Something that the Hurricanes did well in 2017 on their way to a 10-0 start was have strong first half performances. During Miami’s 10 wins that year, they outscored opponents 118-56 in the first two quarters.
Something that the Hurricanes didn’t do well in 2018, on their way to a dismal 7-6 campaign, was have strong first half performances. In Miami’s six losses, the Canes were outscored 95-52 in the first two quarters. Against LSU, Wisconsin and Virginia, UM was held to a combined 12 first half points.
Championship teams come out right out of the gate and hit the defense in the mouth, putting points on the board quickly. In 2018, Ohio State averaged 21.1 first half points, Clemson 23.0, Oklahoma 25.9 and Alabama 30.4. Miami ranked 73rd in the nation in first half points, averaging just 13.7.
Part of the reason why Miami struggled so much offensively in the first half last season was because they far too conservative, and didn’t take chances, especially on the first drive. In my opinion, your first offensive drive says a lot on how confident you are.
Take the 2017 Virginia Tech game for instance. On the Hurricanes first offensive drive of the game, they were taking shots and trying all sorts of things right from the start. The first play they ran in fact was a jet sweep to receiver Braxton Berrios. Their second play on offense was a reverse pass from Berrios to Malik Rosier for a substantial gain and they caught the Hokies completely off guard.
Even against Notre Dame that same year, the Hurricanes were aggressive early, throwing on three of their first five plays. While they didn’t score on their opening drive, Miami’s offense did manage to put up 20 first half points on the Irish.
Fast forward to when Miami played LSU last season. The first two offensive plays called by the Hurricanes was either an inside run or a zone read, and by the time they faced 3rd-and-12, all they managed to do was dump it off to their running back for four yards. Their final four drives of the first half resulted in 52 total yards, a pick-six for LSU, zero points for Miami and a 27-3 deficit that was too much to overcome.
In 2018, only against Toledo and Georgia Tech did the Hurricanes score on their opening drive. Especially against the Yellow Jackets, N’Kosi Perry came out throwing on the game’s first play, you could tell they were confident, and the drive ended in a touchdown.

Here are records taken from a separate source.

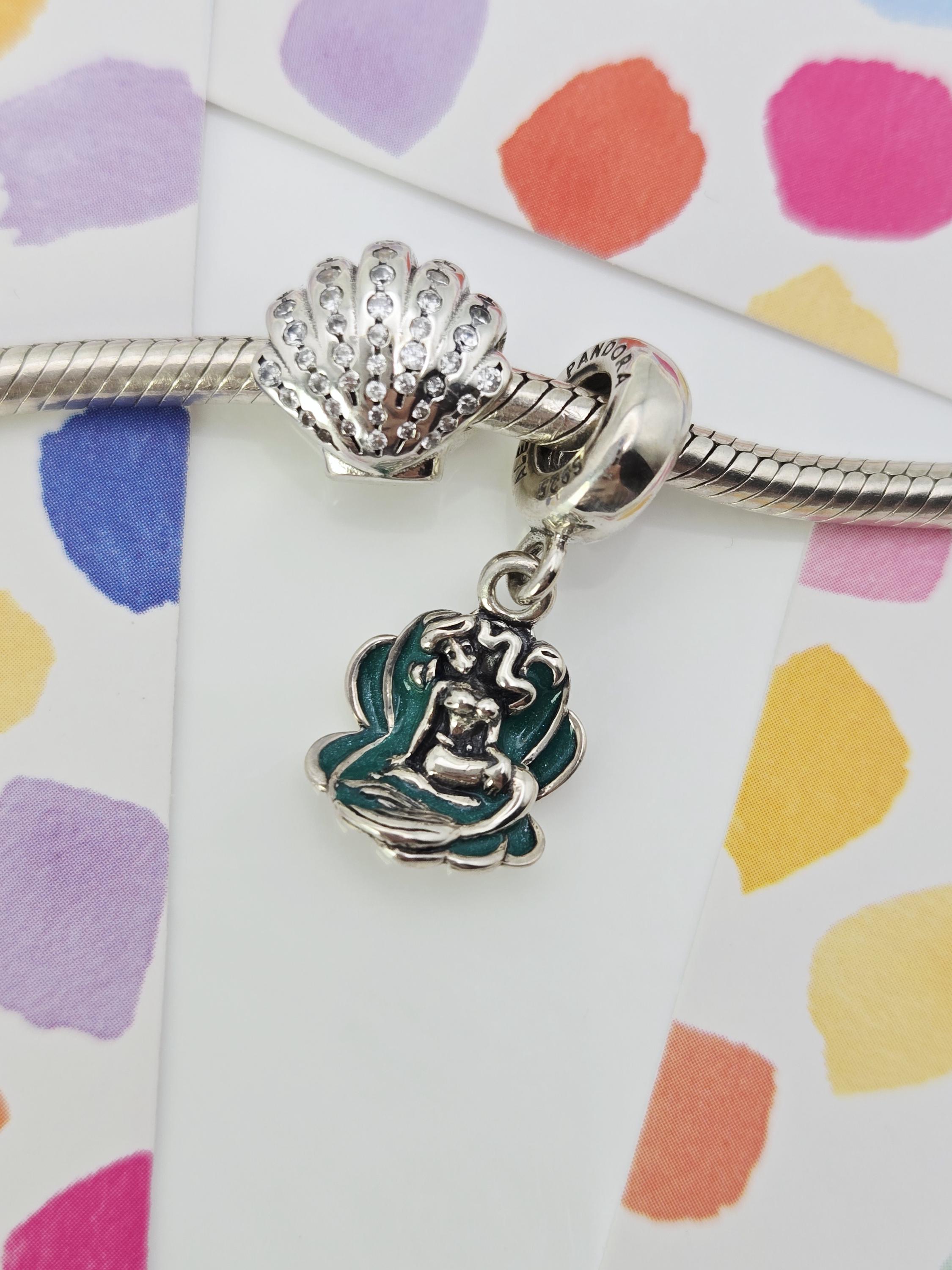 New Authentic Pandora Disney Ariel Mermaid Shell Charms Fit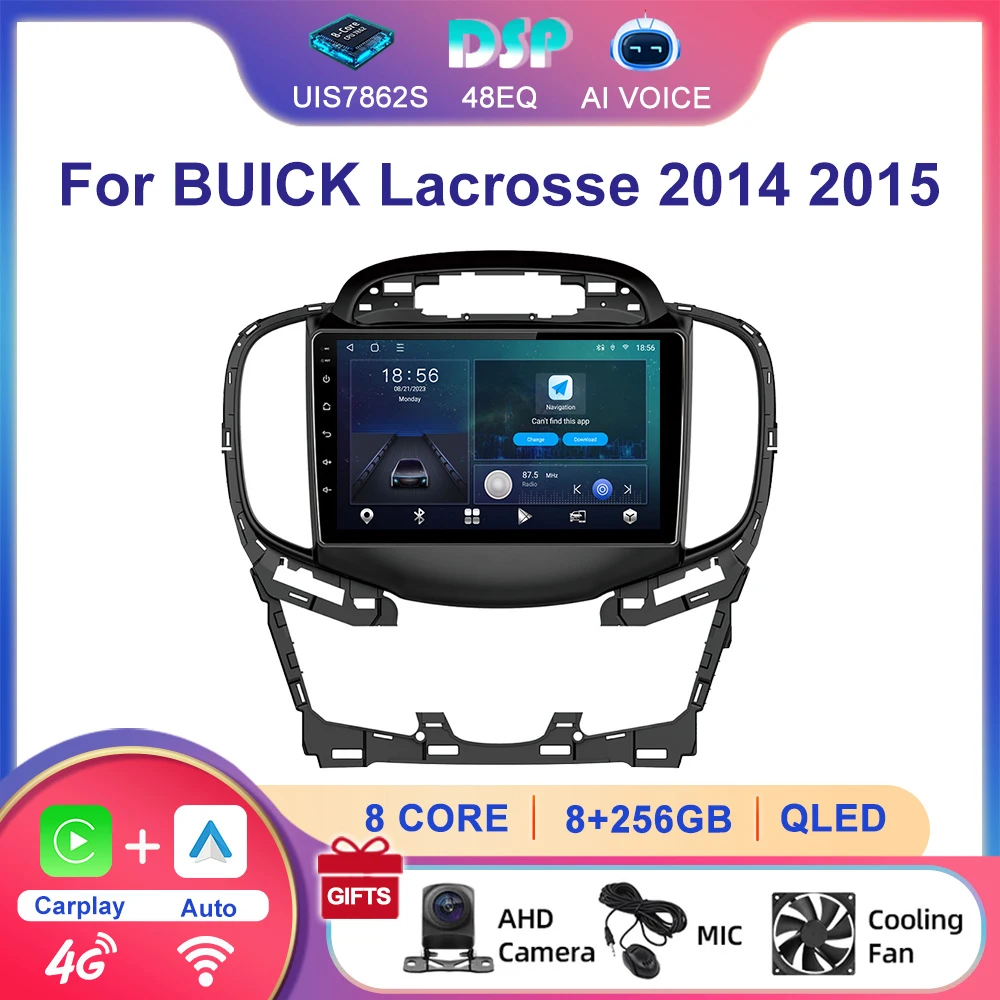 

10" Android 13 Radio 8 Core 4G WIFI BT RDS Wireless Carplay Android Car Touch Screen Stereo Player For BUICK Lacrosse 2014 2015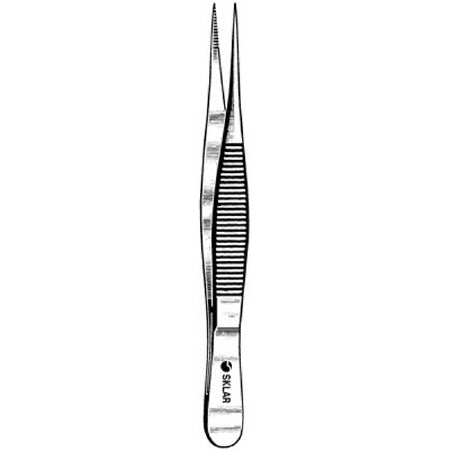 Sklar - Splinter Forceps 4-1/2 Inch Length Surgical Grade Stainless Steel NonSterile NonLocking Thumb Handle Straight - 19-3045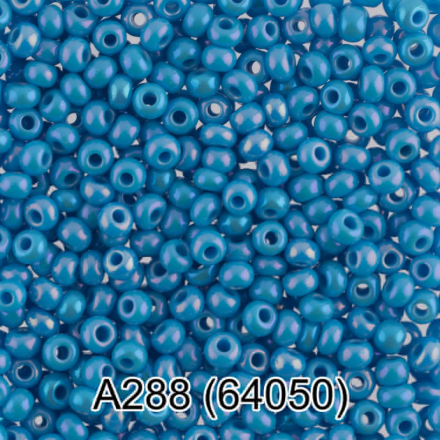 64050 (A288) голубой/меланж, круглый бисер Preciosa 5г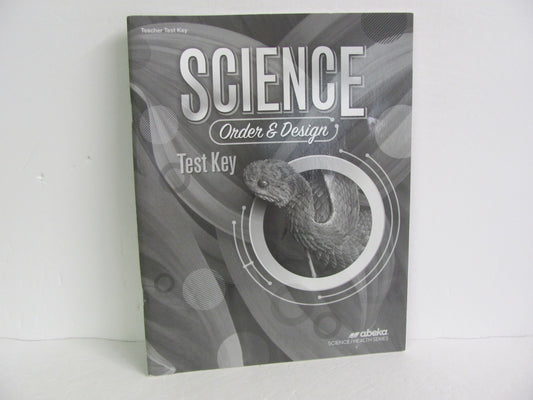 Order & Design Abeka Test Key Pre-Owned 7th Grade Science Textbooks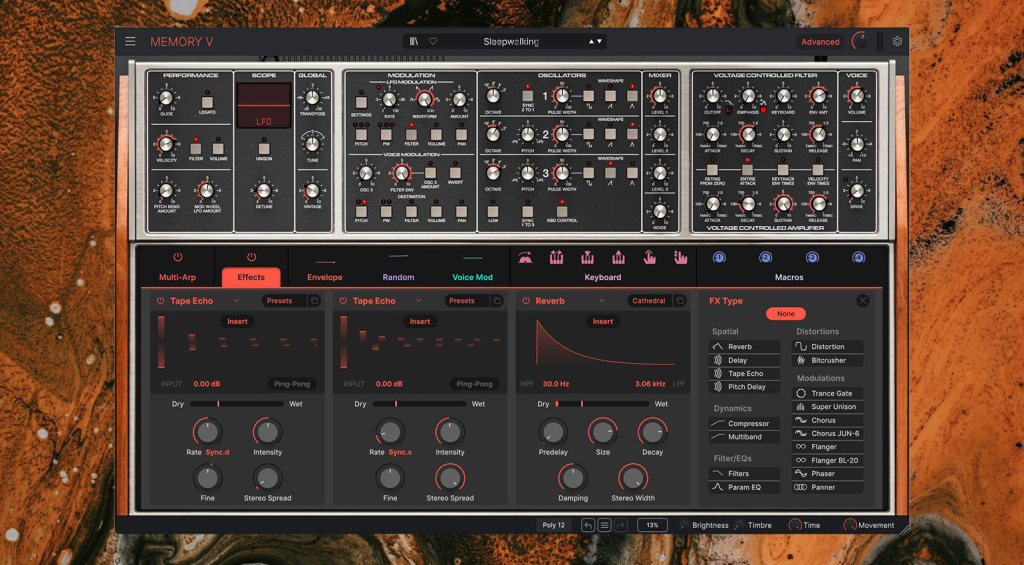 Arturia Memory V FX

Now I'm obviously not saying that you need to run Jeff Thomas in the jet sweep for the first play of every game, but the Hurricanes can’t be afraid to come out firing at all angles. And also, don’t be afraid to throw on first down. I know old-time football geezers will you that you have to establish the running game, but sometimes by the time you’ve “established” a running game you’re behind 27-3 to LSU in the first half.
One of my favorite examples of this is Dan Enos and the 2018 Alabama offense. First play for Bama’s offense against Oklahoma in the Orange Bowl, and they call a play-action slant over the middle to Devonta Smith that goes for a huge gain. That’s what I'm saying, it doesn't have to be a Randell Cunningham to Randy Moss bomb every pass play. Jerry Rice once said that he’d rather run a slant than a go route, because then it allows your football players and athletes to run free. Rice and John Taylor perfected that with the 49ers in the 1980’s.
In that first half against Oklahoma, Tua Tagovailoa and Jalen Hurts were a combined 7-for-8 passing on first downs. Of those seven completions, six of them were for less than 15 yards that came courtesy of little dump offs to their running backs.
During Miami’s spring game in Orlando not too long ago, Tate Martell and K.J. Osborn did their best impression of the Crimson Tide.
By throwing these short passes, not only are you setting yourself up with a short situation on second-down, it also will open the run game as the defense moves back and is expecting the pass. And when you feel like you’ve brought the defensive backs in a little bit, go long! Jeff Thomas is the fastest player Miami has had in years, utilize him, not just on trick plays and screens, but let him burn the cornerback. Against Toledo last year, Thomas was used in a plethora of ways, the bubble screen, the end around, and the deep ball.
So let’s hope that Enos can bring some of that firepower to the desperate Hurricanes offense.
It’s well known that Miami has a stellar defense, and if their offense can provide them with some points and breathing room by halftime, you’ll see a completely different team in 2019.